Эти две или три секунды не успели протечь. Боковым зрением я заметил какое-то движение и рефлекторно скосил взгляд. Стоящий справа от меня юноша зачем-то наклонил рюмку и аккуратно лил из нее водку мне в тарелку. Смотрел он при этом вовсе не туда, куда лил водку, а под стол. Я успел взглянуть и под стол – там ничего интересного не было. Я догадался было, что ему, наверное, неудобно отказаться, а пить не хочется; и что он избрал вот такой способ избавиться от водки; непонятно было только, почему юноша предпочел мою тарелку своей. Но в эту секунду он, и без того высокий и прямой, выпрямился еще пуще – даже прогнулся в пояснице, – с нечеловеческой, с лебединой гибкостью свернул шею, и я поймал безумный взгляд его разъехавшихся в разные стороны глаз; а рюмка в подрагивающей руке коснулась тарелки и с хрустом лопнула. Юноша клонился все круче, не выпуская из побелевших пальцев то, что осталось от рюмки, – и осколок медленно елозил по мокрому фаянсу, издавая леденящий скрежет.
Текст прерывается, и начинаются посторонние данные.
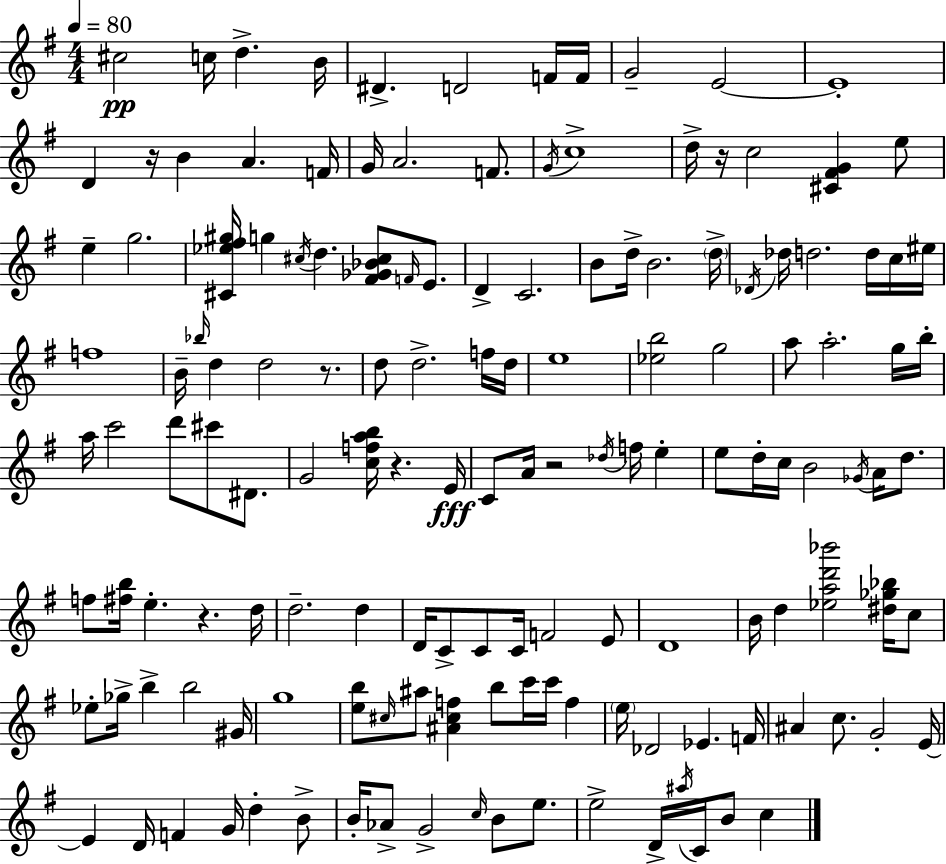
C#5/h C5/s D5/q. B4/s D#4/q. D4/h F4/s F4/s G4/h E4/h E4/w D4/q R/s B4/q A4/q. F4/s G4/s A4/h. F4/e. G4/s C5/w D5/s R/s C5/h [C#4,F#4,G4]/q E5/e E5/q G5/h. [C#4,Eb5,F#5,G#5]/s G5/q C#5/s D5/q. [F#4,Gb4,Bb4,C#5]/e F4/s E4/e. D4/q C4/h. B4/e D5/s B4/h. D5/s Db4/s Db5/s D5/h. D5/s C5/s EIS5/s F5/w B4/s Bb5/s D5/q D5/h R/e. D5/e D5/h. F5/s D5/s E5/w [Eb5,B5]/h G5/h A5/e A5/h. G5/s B5/s A5/s C6/h D6/e C#6/e D#4/e. G4/h [C5,F5,A5,B5]/s R/q. E4/s C4/e A4/s R/h Db5/s F5/s E5/q E5/e D5/s C5/s B4/h Gb4/s A4/s D5/e. F5/e [F#5,B5]/s E5/q. R/q. D5/s D5/h. D5/q D4/s C4/e C4/e C4/s F4/h E4/e D4/w B4/s D5/q [Eb5,A5,D6,Bb6]/h [D#5,Gb5,Bb5]/s C5/e Eb5/e Gb5/s B5/q B5/h G#4/s G5/w [E5,B5]/e C#5/s A#5/e [A#4,C#5,F5]/q B5/e C6/s C6/s F5/q E5/s Db4/h Eb4/q. F4/s A#4/q C5/e. G4/h E4/s E4/q D4/s F4/q G4/s D5/q B4/e B4/s Ab4/e G4/h C5/s B4/e E5/e. E5/h D4/s A#5/s C4/s B4/e C5/q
– Держи ж ты, ирод! – закричала бабка, заметив, что бьющееся тело внука, несмотря на мои усилия, сползает на пол.
Все вскочили.
– Витенька! – диким нутряным голосом закричала Вика. – Витенька, не умирай!..
Это был заурядный (если не считать того, что он случился крайне не вовремя) эпилептический припадок со всеми свойственными ему особенностями и протекавший в обычной атмосфере испуга, растерянности и суматохи, когда самые брезгливые отворачиваются, самые разумные бегут звонить в “Скорую”, самые решительные суют карандаш между стиснутыми зубами, самые чувствительные заполошно визжат, а самые близкие норовят довершить начатое недугом дело своими командорскими объятиями. Как все припадки, он кончился через две или три необыкновенно долгих минуты. Больного перенесли в другую комнату и положили на кровать, где он тут же погрузился в беспробудный сон. С полу подтерли; женщины стояли кучками по углам, держа платки у ртов и однообразно бормоча друг другу что-то вроде “ушс-ушс-ушс-ушс”; курящие успели перекурить на лестнице; вызванная “скорая” не ехала, да, похоже, и необходимость в ней отпала; делать было больше нечего.
– Ой, а картошка-то! картошка! – воскликнула Людмила и побежала на кухню проверять картошку.
Помявшись, стали вновь безрадостно рассаживаться.
Первую выпили вразнобой. Оно было и объяснимо: кто-то успел махнуть раньше, еще до событий (эти сейчас смущенно доливали себе и молчком повторяли, чтобы не сидеть дурак дураком), кто-то до событий не успел, поэтому быстро выпил сейчас и под шумок, пользуясь тем, что прежде выпившие тянулись к бутылкам, тоже налил себе полную.
Наступила тишина.
– Вот так, – пробормотала одна из старух. – Живешь-живешь, а потом нба тебе.
Все посмотрели на нее с ожиданием – быть может, продолжит и скажет о покойном еще хоть что-нибудь такое, подо что можно честно поднять рюмку.